Closed vsingal-p closed 1 year ago
Is it possible to provide an example of how you are making the webclient call?
Also, I am curious if the following option improves the situation:
-Ddd.integration.reactor-hooks.enabled=true
I am uploading a sample project - https://github.com/vsingal-p/dd-java-agent-webclient-issue-demo
Here are the jvm args
-javaagent:dd-java-agent.jar -Ddd.propagation.style.inject=B3 -Ddd.propagation.style.extract=B3 -Ddd.integration.reactor-hooks.enabled=true
Here's the request I make
curl --location --request GET 'http://localhost:8080/demo' \
--header 'x-b3-traceid: 3469035142037265' \
--header 'x-b3-spanid: 803698824837'
I am facing 2 issues -
dd.trace_id
and dd.span_id
The first issue is because b3 IDs need to be 16 characters[^1] hex encoded. The equivalents of what you posted above are: 000C5311AF5ABF11
, 000000BB202ED685
We will have to look into the second
[^1]: Trace ID can be either 16 or 32
Okay, thanks. I was skeptical but couldn't find any sample
Here's the project - https://github.com/vsingal-p/dd-java-agent-webclient-issue-demo ~For some reason I cannot edit my previous comment~ Updated original as well
The hex strings worked (partially). Using them I am able to get same dd.trace_id
in all calls made to server. However I get different dd.span_id
for each call. Is that expected? Shouldn't it use x-b3-spanid
?
Good catch, x-b3-span ID in our implementation is used as the parent ID for the server span
Any reason we don't support all 3 headers in dd-java-agent?
x-b3-traceid
x-b3-spanid
x-b3-parentspanid
We don't support the zipkin shared spans concept, in zipkin the "transport" span is shared by the client and server, which is why spanid and parent are needed so that the server side copy of the span knows it's parent. Since we don't share spans, we only need the span ID from the client side and use that as the server side parent ID.

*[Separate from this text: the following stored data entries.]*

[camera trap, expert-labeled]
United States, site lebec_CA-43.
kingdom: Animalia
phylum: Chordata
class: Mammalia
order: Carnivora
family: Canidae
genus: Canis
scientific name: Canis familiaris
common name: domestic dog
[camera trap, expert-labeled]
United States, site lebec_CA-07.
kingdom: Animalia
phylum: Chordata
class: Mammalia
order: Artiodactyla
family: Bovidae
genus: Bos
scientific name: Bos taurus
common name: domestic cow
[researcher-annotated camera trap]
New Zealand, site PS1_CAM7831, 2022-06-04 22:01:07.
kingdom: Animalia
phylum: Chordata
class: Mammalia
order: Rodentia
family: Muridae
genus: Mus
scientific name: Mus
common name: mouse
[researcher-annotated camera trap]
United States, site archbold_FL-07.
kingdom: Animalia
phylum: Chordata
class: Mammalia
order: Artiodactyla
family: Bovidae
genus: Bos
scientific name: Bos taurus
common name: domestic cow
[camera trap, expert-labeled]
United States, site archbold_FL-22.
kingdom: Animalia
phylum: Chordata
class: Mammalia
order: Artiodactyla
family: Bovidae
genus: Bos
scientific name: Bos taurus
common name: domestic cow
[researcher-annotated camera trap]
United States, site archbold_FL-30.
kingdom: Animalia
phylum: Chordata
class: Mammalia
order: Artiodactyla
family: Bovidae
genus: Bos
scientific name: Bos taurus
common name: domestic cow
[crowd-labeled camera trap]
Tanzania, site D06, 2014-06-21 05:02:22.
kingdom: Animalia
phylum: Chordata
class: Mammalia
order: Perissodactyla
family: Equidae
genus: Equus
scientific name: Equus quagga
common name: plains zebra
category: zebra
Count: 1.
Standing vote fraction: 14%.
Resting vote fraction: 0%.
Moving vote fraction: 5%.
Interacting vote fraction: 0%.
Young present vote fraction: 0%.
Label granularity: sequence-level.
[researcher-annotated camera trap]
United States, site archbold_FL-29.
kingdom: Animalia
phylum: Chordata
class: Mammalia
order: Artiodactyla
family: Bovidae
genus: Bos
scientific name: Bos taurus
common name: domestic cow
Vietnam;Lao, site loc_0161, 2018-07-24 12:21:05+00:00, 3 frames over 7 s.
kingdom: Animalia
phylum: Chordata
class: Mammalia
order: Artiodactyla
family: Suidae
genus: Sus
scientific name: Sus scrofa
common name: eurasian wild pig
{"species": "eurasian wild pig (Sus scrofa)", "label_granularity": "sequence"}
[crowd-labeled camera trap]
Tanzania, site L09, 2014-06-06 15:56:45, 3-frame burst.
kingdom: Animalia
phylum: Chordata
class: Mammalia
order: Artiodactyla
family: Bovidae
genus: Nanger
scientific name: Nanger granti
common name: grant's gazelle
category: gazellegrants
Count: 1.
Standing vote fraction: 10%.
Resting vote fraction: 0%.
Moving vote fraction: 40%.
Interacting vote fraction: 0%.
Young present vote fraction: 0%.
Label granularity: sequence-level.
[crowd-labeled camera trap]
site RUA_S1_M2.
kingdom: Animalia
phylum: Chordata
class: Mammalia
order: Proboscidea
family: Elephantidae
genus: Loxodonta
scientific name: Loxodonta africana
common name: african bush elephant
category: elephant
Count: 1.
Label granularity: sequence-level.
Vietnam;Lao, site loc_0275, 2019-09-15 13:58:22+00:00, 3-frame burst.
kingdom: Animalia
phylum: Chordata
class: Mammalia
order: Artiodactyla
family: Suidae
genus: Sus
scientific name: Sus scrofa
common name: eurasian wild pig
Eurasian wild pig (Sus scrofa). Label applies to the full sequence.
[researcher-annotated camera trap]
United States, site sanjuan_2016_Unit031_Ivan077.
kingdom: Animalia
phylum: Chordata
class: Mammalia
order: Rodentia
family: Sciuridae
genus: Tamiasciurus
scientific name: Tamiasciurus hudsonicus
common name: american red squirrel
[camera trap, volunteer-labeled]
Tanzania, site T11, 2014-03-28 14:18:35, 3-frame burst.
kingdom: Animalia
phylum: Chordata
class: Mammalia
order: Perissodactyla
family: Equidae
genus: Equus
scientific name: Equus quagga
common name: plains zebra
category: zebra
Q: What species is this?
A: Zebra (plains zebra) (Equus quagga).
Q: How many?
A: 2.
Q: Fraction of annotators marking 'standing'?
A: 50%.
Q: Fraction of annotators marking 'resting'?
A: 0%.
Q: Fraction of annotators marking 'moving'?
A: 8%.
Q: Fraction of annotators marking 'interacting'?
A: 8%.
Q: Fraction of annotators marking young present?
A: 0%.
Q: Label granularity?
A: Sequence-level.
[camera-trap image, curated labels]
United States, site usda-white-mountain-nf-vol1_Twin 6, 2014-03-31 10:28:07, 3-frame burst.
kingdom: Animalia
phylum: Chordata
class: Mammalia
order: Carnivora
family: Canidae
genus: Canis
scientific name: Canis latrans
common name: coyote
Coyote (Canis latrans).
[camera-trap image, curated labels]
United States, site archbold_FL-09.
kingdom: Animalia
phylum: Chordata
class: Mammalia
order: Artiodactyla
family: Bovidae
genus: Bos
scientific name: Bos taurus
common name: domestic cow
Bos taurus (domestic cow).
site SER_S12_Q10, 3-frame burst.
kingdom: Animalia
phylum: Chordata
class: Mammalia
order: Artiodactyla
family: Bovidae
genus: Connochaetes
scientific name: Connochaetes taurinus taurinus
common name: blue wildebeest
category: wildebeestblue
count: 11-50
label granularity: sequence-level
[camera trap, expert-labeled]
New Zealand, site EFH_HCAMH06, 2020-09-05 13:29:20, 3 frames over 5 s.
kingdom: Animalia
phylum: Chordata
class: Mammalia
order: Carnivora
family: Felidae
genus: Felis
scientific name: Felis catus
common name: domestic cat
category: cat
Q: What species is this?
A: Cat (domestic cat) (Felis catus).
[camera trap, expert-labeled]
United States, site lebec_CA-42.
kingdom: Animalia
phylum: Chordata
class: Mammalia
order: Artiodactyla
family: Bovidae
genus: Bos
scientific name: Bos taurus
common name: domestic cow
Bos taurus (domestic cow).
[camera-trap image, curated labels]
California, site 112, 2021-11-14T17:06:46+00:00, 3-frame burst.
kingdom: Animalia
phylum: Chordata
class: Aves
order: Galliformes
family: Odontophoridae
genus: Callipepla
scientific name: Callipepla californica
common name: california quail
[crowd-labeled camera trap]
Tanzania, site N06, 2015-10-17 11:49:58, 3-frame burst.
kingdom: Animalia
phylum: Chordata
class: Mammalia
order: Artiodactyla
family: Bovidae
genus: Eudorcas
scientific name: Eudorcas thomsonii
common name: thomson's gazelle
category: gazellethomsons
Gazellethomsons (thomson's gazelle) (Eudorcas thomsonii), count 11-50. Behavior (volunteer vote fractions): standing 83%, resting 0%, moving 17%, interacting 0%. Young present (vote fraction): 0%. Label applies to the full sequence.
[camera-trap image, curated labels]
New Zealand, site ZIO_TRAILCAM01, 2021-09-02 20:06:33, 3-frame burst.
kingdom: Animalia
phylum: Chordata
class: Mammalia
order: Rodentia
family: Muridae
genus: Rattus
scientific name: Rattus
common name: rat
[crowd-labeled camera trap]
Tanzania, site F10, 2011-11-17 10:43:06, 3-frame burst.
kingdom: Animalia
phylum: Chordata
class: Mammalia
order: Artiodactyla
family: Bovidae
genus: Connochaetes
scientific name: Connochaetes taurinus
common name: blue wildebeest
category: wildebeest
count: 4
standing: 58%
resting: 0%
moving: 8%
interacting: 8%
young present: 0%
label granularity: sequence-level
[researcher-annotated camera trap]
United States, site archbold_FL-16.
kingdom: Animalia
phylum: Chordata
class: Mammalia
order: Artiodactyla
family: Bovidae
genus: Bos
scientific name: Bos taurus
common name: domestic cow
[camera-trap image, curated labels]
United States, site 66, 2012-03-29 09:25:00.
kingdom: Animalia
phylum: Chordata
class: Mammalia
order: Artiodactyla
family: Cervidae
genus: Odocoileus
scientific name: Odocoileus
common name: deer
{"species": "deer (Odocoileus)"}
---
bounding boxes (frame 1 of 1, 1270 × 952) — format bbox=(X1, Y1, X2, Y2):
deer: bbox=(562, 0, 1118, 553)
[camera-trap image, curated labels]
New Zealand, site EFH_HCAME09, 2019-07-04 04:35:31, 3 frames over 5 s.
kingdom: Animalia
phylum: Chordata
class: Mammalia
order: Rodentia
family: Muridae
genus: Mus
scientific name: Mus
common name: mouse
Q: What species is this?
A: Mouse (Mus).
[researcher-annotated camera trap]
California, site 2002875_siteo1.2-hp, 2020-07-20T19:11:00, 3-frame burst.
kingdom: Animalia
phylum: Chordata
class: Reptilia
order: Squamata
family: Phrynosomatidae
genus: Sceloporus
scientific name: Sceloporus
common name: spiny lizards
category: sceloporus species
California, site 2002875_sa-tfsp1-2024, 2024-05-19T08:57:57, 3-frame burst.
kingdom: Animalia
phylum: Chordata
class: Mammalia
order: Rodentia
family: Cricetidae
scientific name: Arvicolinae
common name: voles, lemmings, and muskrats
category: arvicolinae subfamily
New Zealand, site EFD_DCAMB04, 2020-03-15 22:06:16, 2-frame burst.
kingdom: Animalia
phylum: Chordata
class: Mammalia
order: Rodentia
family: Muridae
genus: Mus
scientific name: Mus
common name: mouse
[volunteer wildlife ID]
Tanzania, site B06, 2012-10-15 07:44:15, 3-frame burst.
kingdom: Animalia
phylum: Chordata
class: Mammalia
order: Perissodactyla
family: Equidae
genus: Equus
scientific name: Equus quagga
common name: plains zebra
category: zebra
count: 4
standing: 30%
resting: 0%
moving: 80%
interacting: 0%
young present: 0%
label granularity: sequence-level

Gotcha! Makes sense. I was just getting easy with sleuth+brave, so found this change in datadog a bit weird.
Summarising the issues till now -
You can configure sleuth the have the same behavior by using spring.sleuth.supports-join=false
in case you need to run in a mixed environment
Sorry for barging in heavy, but facing one more 😓
When I make 2 webclient calls one after the other, dd.span_id
changes in MDC. span_id
for a server call should not change throughout the call I guess.
2022-02-07 22:05:14,063 thread=[reactor-http-nio-4] level=INFO logger=WebClientApi dd.trace_id=3469035142037265, dd.service=com.example.demo.DdJavaAgentWebclientDemoApplicationKt, dd.span_id=8160433720268064940
GET:
URL:https://google.com:
Headers:[]
Attributes:{org.springframework.web.reactive.function.client.WebClient.uriTemplate=https://google.com, org.springframework.web.reactive.function.client.ClientRequest.LOG_ID=ccedc68}
-2022-02-07 22:05:15,958 thread=[reactor-http-nio-4] level=INFO logger=WebClientApi dd.trace_id=3469035142037265, dd.service=com.example.demo.DdJavaAgentWebclientDemoApplicationKt, dd.span_id=8449475067196755785
GET:
URL:https://google.com:
Headers:[]
Attributes:{org.springframework.web.reactive.function.client.WebClient.uriTemplate=https://google.com, org.springframework.web.reactive.function.client.ClientRequest.LOG_ID=30bfd31d}
Ah, OK. I see now what you are seeing. The reason there aren't headers in the webflux request object is that we add them in the netty instrumentation. If you send the request to https://httpbin.org/get
and print the response you should see headers in the payload that was sent
I see. Interesting! I have been scratching my head around this till now 😲 So the main concern for which this issue was raised is working fine 👍
Remaining open concerns -
dd.span_id
in MDC changing after multiple webclient calls~Also is there any way we can see the spanId for the client call being made in logs?~ (DD does not share parent-child span so no span_id is generated for client call)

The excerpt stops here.